Обычно следовало расторжение контракта, и автор, которого никто и знать не знал, втихаря спивался, умирал, вешался. Короче, исчезал по факту рождения. Гиб. Но без криминала. Только естественные причины. Или уж если убивали, то и убийца был тут же. Готовенький. Короче, не подкопаешься.
Нет, Лазаря трогать еще рано.
Вот когда он доберется до Султанова, вот тогда его и надо брать. С поличным. Тогда он все выложит. И про банк Матросова выложит. Тут мы их всех и возьмем. Всю их шайку-лейку.
Колесникова охватил подъем, который сошел на нет, когда ему доложили, что наружка потеряла Абросимова.
— Что значит, потеряла? — закричал он. — Погон хотите лишиться? Вы мне всю операцию срываете! Найти и доложить!
У Венички реквизировали старую, еще с активных писательских времен "Волгу". Сам он, прознав, что крепко проштрафился против Лазаря, и что хозяин с минуты на минуту будет здесь, сбежал еще раньше.

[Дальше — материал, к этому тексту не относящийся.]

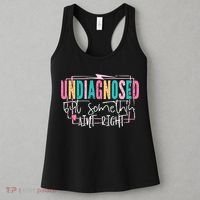 Undiagnosed But Somethin’ Aint Right Undiagnosed Women's Tank Top thumb 3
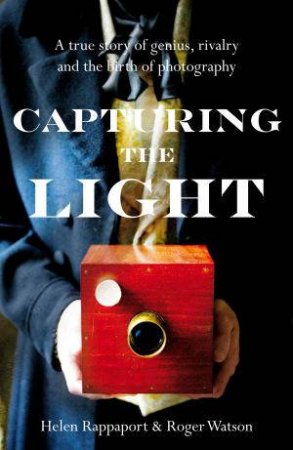 Capturing The Light by Roger Watson And Helen Rappaport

Кое-как уместившись, они отъехали через улицу и остановились в соседнем дворе. Так что их не было видно, но подъезд Венички просматривался.
"Скорая" приехала спустя 10 минут. Могли и не успеть, подумал паша. Поймав красноречивый взгляд Сорокина, он понял, что друга посетили те же мысли.
В подъезд решительно вошли три "шкафа" в белом.
— Куда они могут ее повезти? — спросил Паша.
— Я думаю, в Пропащий лес, — озвучил Сорокин опять-таки его мысль.
— Вы говорите о моей маме! — со слезами в голосе воскликнула Оксана.
— Мы ее выручим!
— Кто это мы? Надо в милицию звонить?
— Нам пока нечего сказать. Вот узнаем точно, что она там, тогда позвоним.